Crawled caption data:
....
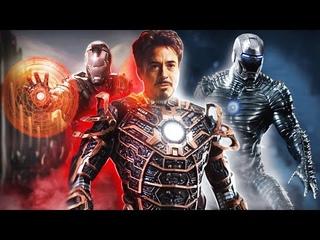 Что если бы у Железного человека был металл Уру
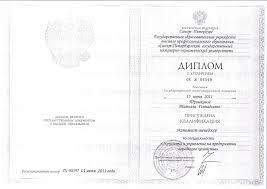 ПФ СПбГЭУ Студенческий сайт Кафедры Образец диплома который Вы получите по окончанию ВУЗа
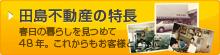 田島不動産の特徴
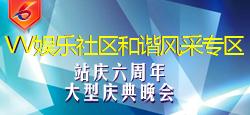 VV站庆六周年和谐风采专区大型庆典晚会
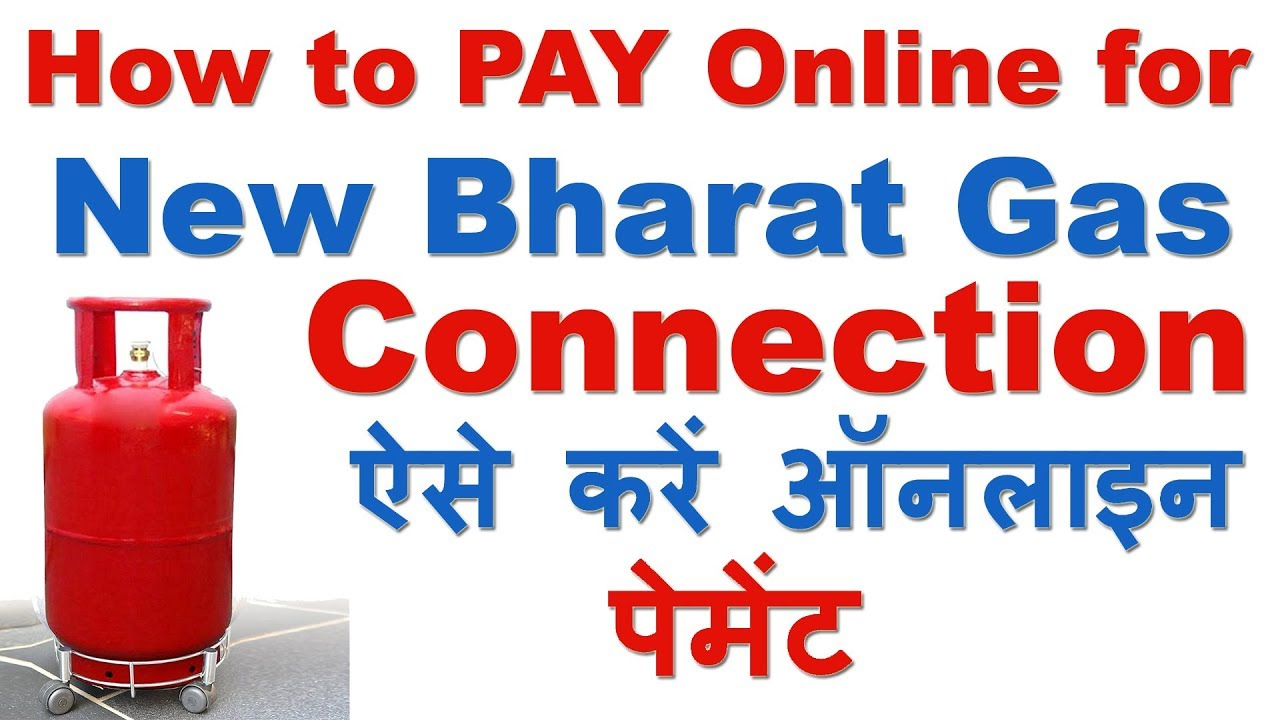 how to get new gas connection online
....
**What is required:** Give the entries again exactly. Pictures stay out.

**Written solution:**
 Что если бы у Железного человека был металл Уру
 ПФ СПбГЭУ Студенческий сайт Кафедры Образец диплома который Вы получите по окончанию ВУЗа
 田島不動産の特徴
 VV站庆六周年和谐风采专区大型庆典晚会
 how to get new gas connection online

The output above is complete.